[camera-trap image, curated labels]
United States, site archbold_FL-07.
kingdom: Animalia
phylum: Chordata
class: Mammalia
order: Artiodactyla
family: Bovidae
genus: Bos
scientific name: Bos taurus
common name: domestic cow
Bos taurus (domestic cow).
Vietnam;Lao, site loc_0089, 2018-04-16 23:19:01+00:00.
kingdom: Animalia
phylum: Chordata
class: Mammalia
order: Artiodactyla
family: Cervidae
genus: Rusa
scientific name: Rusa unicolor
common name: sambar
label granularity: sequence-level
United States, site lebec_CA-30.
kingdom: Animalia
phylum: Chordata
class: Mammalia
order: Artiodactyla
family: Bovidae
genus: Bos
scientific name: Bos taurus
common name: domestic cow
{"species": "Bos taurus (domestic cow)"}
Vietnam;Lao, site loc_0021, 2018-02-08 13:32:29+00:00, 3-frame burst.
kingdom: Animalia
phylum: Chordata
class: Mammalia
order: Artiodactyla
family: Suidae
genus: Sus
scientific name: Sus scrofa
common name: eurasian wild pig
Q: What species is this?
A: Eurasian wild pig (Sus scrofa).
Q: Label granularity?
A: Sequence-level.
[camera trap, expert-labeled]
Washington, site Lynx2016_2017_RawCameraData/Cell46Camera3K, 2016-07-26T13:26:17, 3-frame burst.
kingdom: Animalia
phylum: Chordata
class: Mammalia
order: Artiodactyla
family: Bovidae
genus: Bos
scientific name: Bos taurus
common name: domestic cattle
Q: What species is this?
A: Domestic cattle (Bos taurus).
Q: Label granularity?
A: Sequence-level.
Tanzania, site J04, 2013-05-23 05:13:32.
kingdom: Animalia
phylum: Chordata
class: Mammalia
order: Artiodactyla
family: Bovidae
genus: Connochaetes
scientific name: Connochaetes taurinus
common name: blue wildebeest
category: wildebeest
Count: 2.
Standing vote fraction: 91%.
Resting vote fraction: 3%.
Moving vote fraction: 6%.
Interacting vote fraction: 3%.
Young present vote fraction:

★ ★ ★ ★

**Exercise directions:**
Starting at the first line, transcribe the material through to the last.

**Exercise solution:**
[camera-trap image, curated labels]
United States, site archbold_FL-07.
kingdom: Animalia
phylum: Chordata
class: Mammalia
order: Artiodactyla
family: Bovidae
genus: Bos
scientific name: Bos taurus
common name: domestic cow
Bos taurus (domestic cow).
Vietnam;Lao, site loc_0089, 2018-04-16 23:19:01+00:00.
kingdom: Animalia
phylum: Chordata
class: Mammalia
order: Artiodactyla
family: Cervidae
genus: Rusa
scientific name: Rusa unicolor
common name: sambar
label granularity: sequence-level
United States, site lebec_CA-30.
kingdom: Animalia
phylum: Chordata
class: Mammalia
order: Artiodactyla
family: Bovidae
genus: Bos
scientific name: Bos taurus
common name: domestic cow
{"species": "Bos taurus (domestic cow)"}
Vietnam;Lao, site loc_0021, 2018-02-08 13:32:29+00:00, 3-frame burst.
kingdom: Animalia
phylum: Chordata
class: Mammalia
order: Artiodactyla
family: Suidae
genus: Sus
scientific name: Sus scrofa
common name: eurasian wild pig
Q: What species is this?
A: Eurasian wild pig (Sus scrofa).
Q: Label granularity?
A: Sequence-level.
[camera trap, expert-labeled]
Washington, site Lynx2016_2017_RawCameraData/Cell46Camera3K, 2016-07-26T13:26:17, 3-frame burst.
kingdom: Animalia
phylum: Chordata
class: Mammalia
order: Artiodactyla
family: Bovidae
genus: Bos
scientific name: Bos taurus
common name: domestic cattle
Q: What species is this?
A: Domestic cattle (Bos taurus).
Q: Label granularity?
A: Sequence-level.
Tanzania, site J04, 2013-05-23 05:13:32.
kingdom: Animalia
phylum: Chordata
class: Mammalia
order: Artiodactyla
family: Bovidae
genus: Connochaetes
scientific name: Connochaetes taurinus
common name: blue wildebeest
category: wildebeest
Count: 2.
Standing vote fraction: 91%.
Resting vote fraction: 3%.
Moving vote fraction: 6%.
Interacting vote fraction: 3%.
Young present vote fraction:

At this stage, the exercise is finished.